However, the unchecked actions of markets can and have been modified by governments and organizations seeking to control their behaviour in a personally or universally beneficial way. Farm subsidies, for instance, make it possible for economies in which farming is not the most profitable use of land to remain self sufficient in food production, which is viewed as a strategically important goal from the point of view of national or regional defence.
It is undoubtedly true that markets can adapt to a wide range of circumstances, although the adaptation only occurs when the problem becomes imminent and pressing, resulting in periods of rationing, inflation, stagnation and occasionally war.
In the 18th century, the ability to determine the longitude of a vessel on the ocean became a pressing problem, demanding a technological solution. In order to encourage the market to deliver a solution, the British parliament announced a prize of £20,000 for the person who solved the problem. It was what we might today call an 'X-Prize', and it worked. The prize was announced in 1714, and was won by John Harrison after a lifetime's work in 1759, a period of 45 years.

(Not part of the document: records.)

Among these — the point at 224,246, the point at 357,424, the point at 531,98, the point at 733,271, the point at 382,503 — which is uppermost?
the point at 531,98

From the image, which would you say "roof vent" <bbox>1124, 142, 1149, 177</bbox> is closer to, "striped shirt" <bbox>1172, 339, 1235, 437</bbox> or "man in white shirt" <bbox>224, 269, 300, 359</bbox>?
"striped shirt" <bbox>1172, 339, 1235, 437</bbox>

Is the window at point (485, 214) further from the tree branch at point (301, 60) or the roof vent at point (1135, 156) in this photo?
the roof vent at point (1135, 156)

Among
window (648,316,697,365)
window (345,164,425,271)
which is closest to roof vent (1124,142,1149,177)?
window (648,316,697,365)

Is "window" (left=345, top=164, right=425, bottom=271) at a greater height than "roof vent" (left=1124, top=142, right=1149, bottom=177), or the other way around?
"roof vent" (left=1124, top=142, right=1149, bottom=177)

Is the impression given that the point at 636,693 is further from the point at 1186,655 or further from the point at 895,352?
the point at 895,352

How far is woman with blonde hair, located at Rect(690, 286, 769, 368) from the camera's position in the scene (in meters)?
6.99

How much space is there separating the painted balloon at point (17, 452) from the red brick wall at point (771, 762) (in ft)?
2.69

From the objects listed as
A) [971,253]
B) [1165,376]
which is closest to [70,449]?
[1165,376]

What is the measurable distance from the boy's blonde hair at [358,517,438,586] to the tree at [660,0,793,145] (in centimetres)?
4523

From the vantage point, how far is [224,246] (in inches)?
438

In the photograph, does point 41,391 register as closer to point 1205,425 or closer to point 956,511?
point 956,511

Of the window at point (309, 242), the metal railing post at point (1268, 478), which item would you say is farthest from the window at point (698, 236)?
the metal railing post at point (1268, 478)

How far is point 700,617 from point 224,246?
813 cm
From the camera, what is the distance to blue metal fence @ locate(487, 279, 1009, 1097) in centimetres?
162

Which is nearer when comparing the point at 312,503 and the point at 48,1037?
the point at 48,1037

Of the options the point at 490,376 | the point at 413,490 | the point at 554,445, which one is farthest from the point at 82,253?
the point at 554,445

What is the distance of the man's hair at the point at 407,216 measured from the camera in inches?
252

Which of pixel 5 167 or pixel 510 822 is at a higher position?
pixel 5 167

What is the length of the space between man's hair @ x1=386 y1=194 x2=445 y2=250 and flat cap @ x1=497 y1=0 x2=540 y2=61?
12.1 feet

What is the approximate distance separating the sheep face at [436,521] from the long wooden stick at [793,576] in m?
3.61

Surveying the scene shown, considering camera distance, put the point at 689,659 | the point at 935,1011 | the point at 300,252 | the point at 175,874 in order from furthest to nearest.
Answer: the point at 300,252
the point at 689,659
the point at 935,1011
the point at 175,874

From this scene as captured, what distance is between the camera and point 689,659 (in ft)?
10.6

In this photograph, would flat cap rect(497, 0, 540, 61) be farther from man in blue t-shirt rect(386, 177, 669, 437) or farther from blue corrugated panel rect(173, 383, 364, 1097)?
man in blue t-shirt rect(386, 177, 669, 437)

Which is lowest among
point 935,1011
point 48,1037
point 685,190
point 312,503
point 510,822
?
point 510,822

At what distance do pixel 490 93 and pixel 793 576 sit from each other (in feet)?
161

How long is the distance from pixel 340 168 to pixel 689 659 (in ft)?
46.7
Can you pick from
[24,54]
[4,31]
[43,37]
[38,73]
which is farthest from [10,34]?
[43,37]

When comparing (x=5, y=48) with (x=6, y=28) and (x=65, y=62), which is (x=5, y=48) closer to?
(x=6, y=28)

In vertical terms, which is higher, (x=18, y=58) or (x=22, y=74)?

Other X-Prizes have been used since then to rebalance the market in order to apply pressure to produce innovation. The term X-Prize itself refers to one of these, the Ansari X-Prize, which was a $10 million prize for the development of a reusable, low-cost suborbital space plane. The prize was won in 2004, 43 years after the first manned space flight.
We apparently don't have 43 years to solve the Peak Oil problem. But we do have the Internet, and a a number of people around the world who are interested in investigating new energy sources, some of whom have been doing so for many years.
Since the timescales are so short, we need to apply exceptional pressure to the market to produce a solution. The goal is so important, and so fundamental to the continued existence of most of humanity, that almost any prize would seem insignificant.
I suggest a prize of 1 billion dollars, payable in gold or any other commodity that the recipients wish. The provision of the prize needs to be looked at as a logistical, rather than a financial problem, since after Peak Oil, money is rapidly going to become a representation of resources that simply do not exist.
The prize would need to be raised through donations, with a proportion of the money to be spent on raising public awareness of the Peak Oil issue, and thus encouraging further donations.
This approach is necessary for the following reasons: Governments cannot admit to a problem of this magnitude that they have clear way of solving - it would be political suicide. Energy companies have little incentive to find a solution, as they are do well out of a market in which demand outstrips supply. So it's up to us.
A charitable foundation would need to be set up to accept donations towards the prize, to publicise the Peak Oil problem and to award the prize when a solution is found, subject to the consent of the donors.
In order to ensure that profiteering from the new technology is impossible, a condition for entering the competition would be that there is to be no proprietary, copyrighted, trademarked or patented knowhow or designs. All information pertaining to the work must be open source, freely copyable and distributable, with or without modification, and with this condition applying to any copies made. Profits could be made by companies manufacturing the devices based on their ability to provide them at a competitive price relative to other manufacturers.
The devil is undoubtedly in the detail, and the conditions for the award of the prize - for example if there are multiple contributors - and many other details, would need to be discussed and agreed before such an project could begin.
Maybe there is somebody here who could make this happen, or who could use the idea as a starting point for something better. I hope so!